O meu mar e o teu medo de ondas

Sinto todos os dias que a nossa vida podia ter sido diferente.

Queria poder dizer que amavas ver me livre, queria ter poder ter dito que me tinhas sabido a ensinar a amar, levemente, sem cobranças, sem sufocar e sem medo, tal e qual como me ensinaste a andar.

Queria agarrar-te levar-te a ver o mar e de mãos dadas prometer que seríamos sempre felizes, mas tu não gostas de ver o mar como eu gosto de ver o mar. Queria dizer-te e partilhar contigo o quanto eu que quero conhecer o mundo, queria que acompanhasses todas as minhas aventuras de perto, mas tu não queres ver o mundo como eu quero ver o mundo. Queria saber dizer mais vezes que não tenho medo, medo da vida, das pessoas e do mundo, mas tu tens mais medo que eu. 

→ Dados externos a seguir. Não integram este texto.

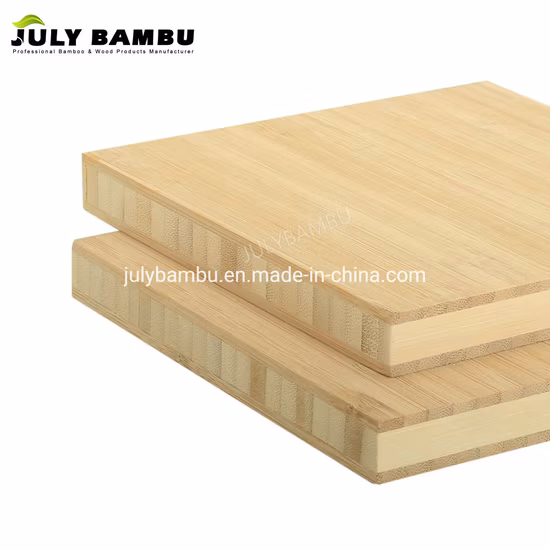 Painéis de bambu de cor carbonizada da China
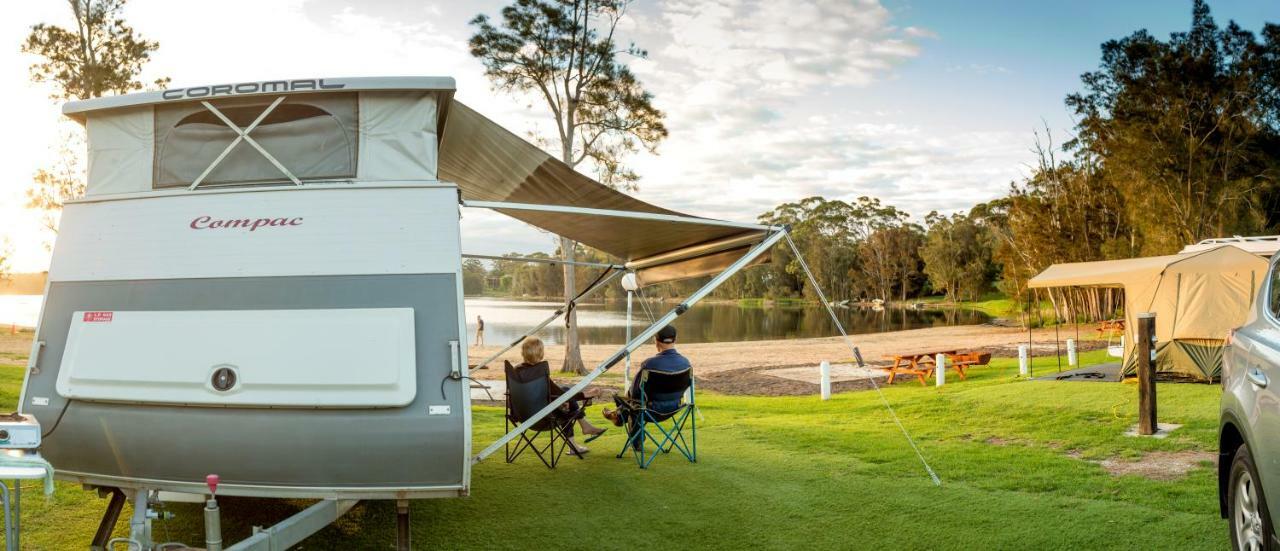 Big4 Wallaga Lake Holiday Park Bermagui Exterior photo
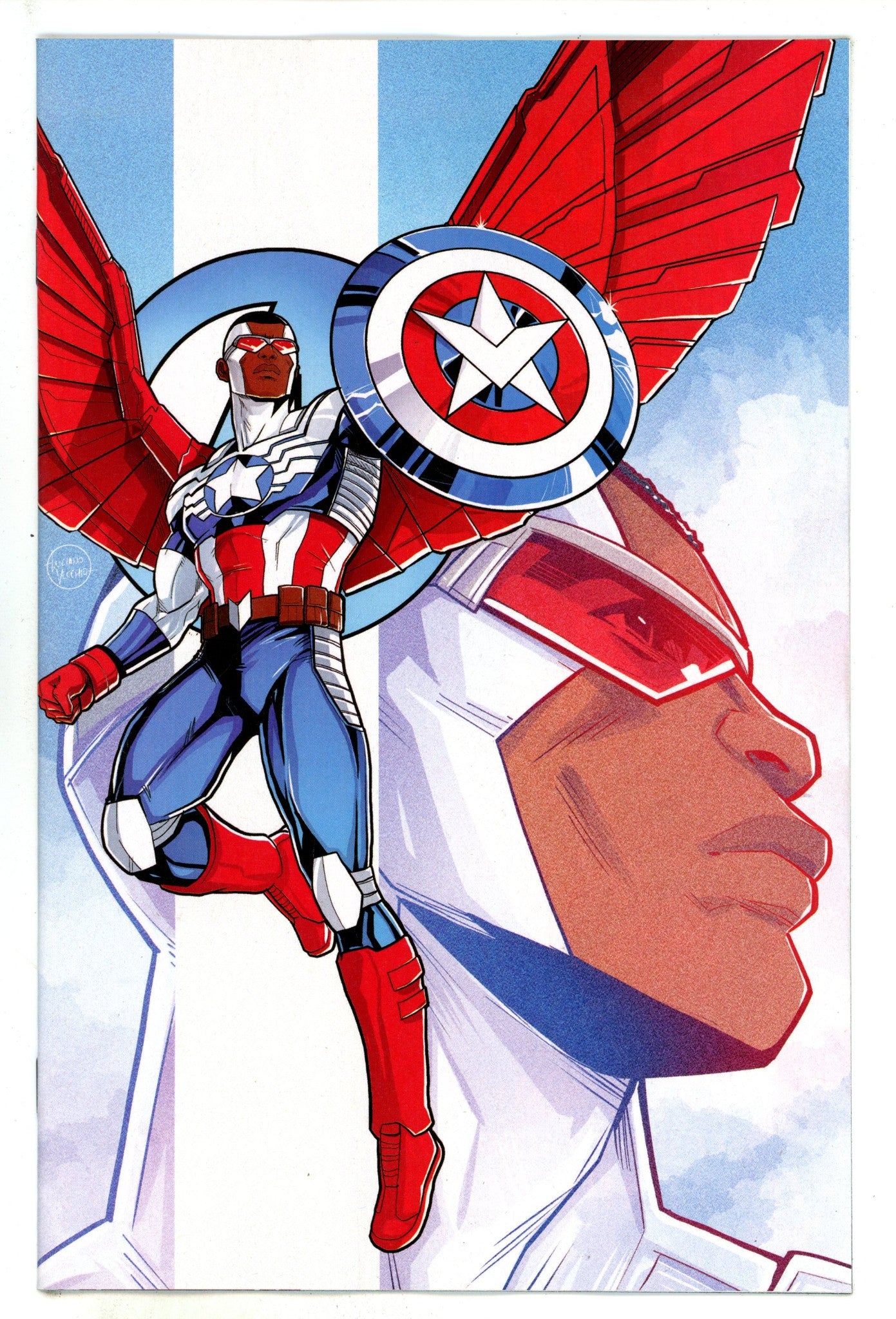 Avengers Vol 9 26 Vecchio Virgin Incentive Variant NM- (2025)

Nunca vais deixar de ser o meu ponto de luz e o meu farol em dias nublados, por isso, quero dizer te que o mar vai estar sempre lá, e eu vou estar sempre aqui até ao dia que não tenhas medo de ver as ondas, porque eu vou estar sempre aqui à espera do dia em que te mostro como a vida é mais bonita à beira-mar de mãos dadas e de pés descalços.